Jakarta, VIVA – Pengamat sosial, Musni Umar menilai demokrasi di Indonesia belum berjalan ideal karena kondisi masyarakat yang masih miskin dan tingkat pendidikan yang rendah. Menurut dia, situasi tersebut membuat praktik politik uang tetap subur dalam setiap pemilihan, termasuk pilkada langsung.
Hal tersebut diungkapkan dalam diskusi bertajuk "Masa Depan Pilkada: antara Aspirasi Rakyat dan Penataan Sistem Politik" di Cikini, Jakarta Pusat, Jumat, 13 Februari 2026.

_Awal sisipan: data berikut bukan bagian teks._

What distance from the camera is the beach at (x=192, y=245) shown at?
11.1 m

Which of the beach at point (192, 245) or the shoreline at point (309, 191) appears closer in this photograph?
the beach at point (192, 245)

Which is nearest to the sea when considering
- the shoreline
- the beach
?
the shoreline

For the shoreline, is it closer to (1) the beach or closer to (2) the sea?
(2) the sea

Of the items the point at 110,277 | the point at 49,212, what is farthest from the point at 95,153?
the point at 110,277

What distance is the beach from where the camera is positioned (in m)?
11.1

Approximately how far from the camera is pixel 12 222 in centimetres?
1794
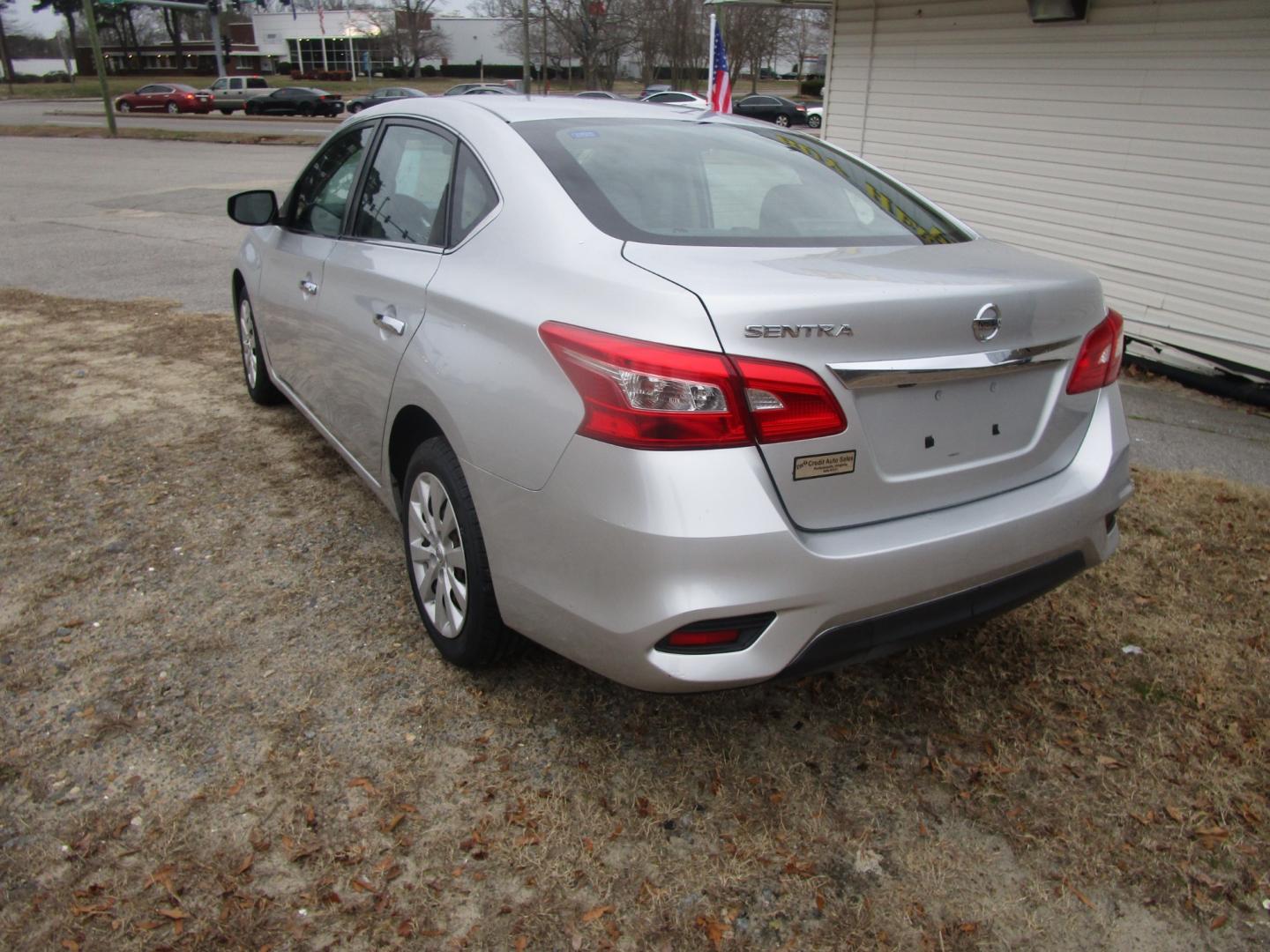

“Kalau kita melihat masyarakat kita, memang demokrasi ini tidak kompatibel untuk rakyat kita. Bagaimana mau kompatibel? Pendidikan rakyat kita itu sudah, kita sudah mendekati 80 tahun, itu hanya 9 tahun sekolah mereka. Jadi artinya hanya sampai SMP, dan yang paling banyak pendidikannya itu SD. Bagaimana kita bisa menjalankan demokrasi kalau pendidikan rakyatnya rendah? Itulah yang terjadi di pendidikan kita ini. Jadi 50 persen lebih, 56 persen itu pendidikannya hanya sampai SMP,” kata Musni.
Selain pendidikan, Musni menilai kemiskinan menjadi faktor utama yang membuat politik uang terus terjadi. Menurut dia, kondisi ekonomi yang sulit membuat masyarakat rentan tergoda praktik transaksional dalam pemilu. Karena itu, ia menilai Indonesia belum sepenuhnya siap menjalankan demokrasi yang sehat jika persoalan sosial-ekonomi tidak dibenahi.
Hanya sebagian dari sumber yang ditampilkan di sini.